Le "fardier" de Cugnot, copie de la version originale du Conservatoire des Arts & Métiers
Spectacle insolite ce samedi matin : un engin antédiluvien, crachant vapeur, sort de la rue Eugène Spüller pour s'engager dans la rue de Bretagne (IIIe) en direction de Réaumur. Devant lui service d'ordre et policiers en tenue lui frayent un chemin dans la foule des curieux. Il a l'air d'un dragon. Les machinistes qui ont déclenché sa marche s'agitent comme des apprentis-sorciers qui redoutent de ne pouvoir maîtriser les foucades de la bête.
En hommage à la ville de Void-Vacon, dans la Meuse, qui a vu la naissance de Nicolas-Joseph Cugnot, cet exemplaire unique a été construit sous la direction de l'Ecole Nationale des Arts & Métiers Paristeck. Il reproduit à l'identique l'original de 1769 qui est exposé au musée des Arts & Métiers (IIIe).
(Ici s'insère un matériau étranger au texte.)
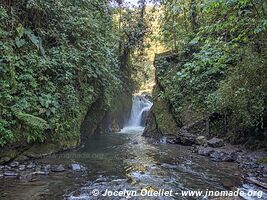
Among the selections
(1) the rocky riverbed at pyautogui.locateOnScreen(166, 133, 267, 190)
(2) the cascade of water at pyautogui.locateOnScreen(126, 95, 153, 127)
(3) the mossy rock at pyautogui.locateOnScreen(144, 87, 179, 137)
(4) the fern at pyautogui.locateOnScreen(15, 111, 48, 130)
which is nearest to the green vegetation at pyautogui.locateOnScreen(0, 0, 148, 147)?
(4) the fern at pyautogui.locateOnScreen(15, 111, 48, 130)

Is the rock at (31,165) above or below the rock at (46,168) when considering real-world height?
above

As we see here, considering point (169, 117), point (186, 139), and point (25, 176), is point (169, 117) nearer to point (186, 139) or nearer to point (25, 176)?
point (186, 139)

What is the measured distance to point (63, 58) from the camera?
8.93 metres

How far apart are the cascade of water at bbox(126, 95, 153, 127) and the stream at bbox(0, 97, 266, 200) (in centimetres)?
1364

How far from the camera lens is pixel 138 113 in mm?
23734

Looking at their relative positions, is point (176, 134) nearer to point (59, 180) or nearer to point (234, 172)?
point (234, 172)

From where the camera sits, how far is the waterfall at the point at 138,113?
2258cm

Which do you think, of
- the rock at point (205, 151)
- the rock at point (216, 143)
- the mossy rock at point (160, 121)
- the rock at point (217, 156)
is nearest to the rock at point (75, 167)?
the rock at point (217, 156)

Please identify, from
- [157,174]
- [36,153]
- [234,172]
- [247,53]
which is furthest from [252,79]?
[36,153]

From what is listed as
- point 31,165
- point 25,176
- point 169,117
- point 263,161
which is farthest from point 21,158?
point 169,117

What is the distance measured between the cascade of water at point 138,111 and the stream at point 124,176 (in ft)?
44.7

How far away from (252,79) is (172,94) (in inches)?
258

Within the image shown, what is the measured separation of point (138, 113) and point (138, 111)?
238mm

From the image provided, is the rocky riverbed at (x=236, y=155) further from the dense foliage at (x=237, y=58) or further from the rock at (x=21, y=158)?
the rock at (x=21, y=158)
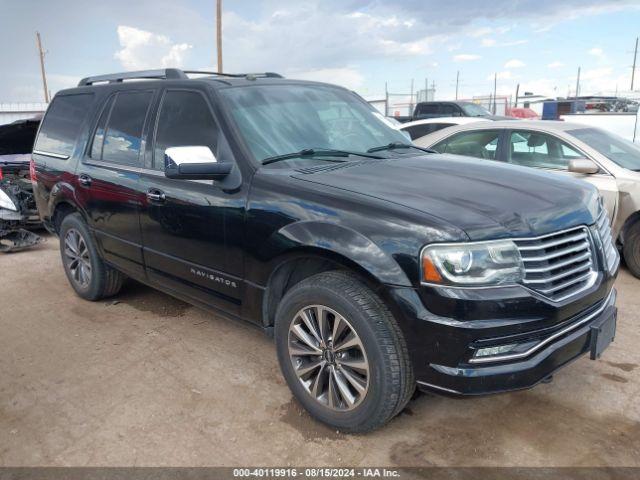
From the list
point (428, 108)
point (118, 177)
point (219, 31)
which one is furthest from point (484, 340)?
point (219, 31)

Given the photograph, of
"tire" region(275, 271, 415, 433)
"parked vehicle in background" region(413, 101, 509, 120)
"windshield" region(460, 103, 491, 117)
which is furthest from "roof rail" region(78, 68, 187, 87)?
"windshield" region(460, 103, 491, 117)

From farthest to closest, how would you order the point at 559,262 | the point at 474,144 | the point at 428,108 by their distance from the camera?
the point at 428,108, the point at 474,144, the point at 559,262

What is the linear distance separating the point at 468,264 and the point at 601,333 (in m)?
0.90

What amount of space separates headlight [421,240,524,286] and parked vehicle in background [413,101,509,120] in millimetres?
14490

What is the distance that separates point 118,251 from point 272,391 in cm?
186

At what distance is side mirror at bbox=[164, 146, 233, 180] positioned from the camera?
3100mm

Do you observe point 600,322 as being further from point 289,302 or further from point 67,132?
point 67,132

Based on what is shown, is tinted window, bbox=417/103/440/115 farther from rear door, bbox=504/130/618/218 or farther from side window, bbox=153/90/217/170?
side window, bbox=153/90/217/170

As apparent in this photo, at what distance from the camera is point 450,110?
Answer: 17.2m

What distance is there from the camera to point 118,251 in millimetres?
4375

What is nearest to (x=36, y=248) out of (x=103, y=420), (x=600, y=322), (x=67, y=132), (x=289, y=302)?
(x=67, y=132)

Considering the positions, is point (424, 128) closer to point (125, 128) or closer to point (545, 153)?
point (545, 153)

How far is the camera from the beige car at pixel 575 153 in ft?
18.0

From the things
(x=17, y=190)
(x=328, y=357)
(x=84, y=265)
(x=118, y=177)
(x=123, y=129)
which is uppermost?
(x=123, y=129)
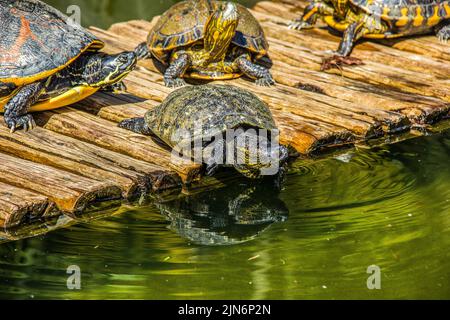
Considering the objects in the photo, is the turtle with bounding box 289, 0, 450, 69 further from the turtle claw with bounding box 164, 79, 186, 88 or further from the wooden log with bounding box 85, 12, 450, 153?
the turtle claw with bounding box 164, 79, 186, 88

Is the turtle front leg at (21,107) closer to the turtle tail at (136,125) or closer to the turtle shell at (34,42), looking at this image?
the turtle shell at (34,42)

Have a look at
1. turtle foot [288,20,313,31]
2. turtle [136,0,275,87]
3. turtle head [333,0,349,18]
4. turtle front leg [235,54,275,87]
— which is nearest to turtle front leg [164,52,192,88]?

Cugnot l'a créé dans un but militaire : le transport de charges lourdes, dévolues jusqu'alors aux chevaux. La vitesse prévue était en ligne avec cet objectif : 3 à 4 km/heure. Pour avoir assisté au parcours de sa réplique samedi dernier, on peut confirmer que cette performance est à peu près atteinte mais au prix de hoquets qui donnent le sentiment, à tout instant, que l'engin va rendre l'âme.
Quelques données techniques :
Réservoir, moteur et transmission (cliquez dans l'image pour l'agrandir. Dans sa taille maximum, la chaîne est visible derrière la partie inférieure de la tige du piston)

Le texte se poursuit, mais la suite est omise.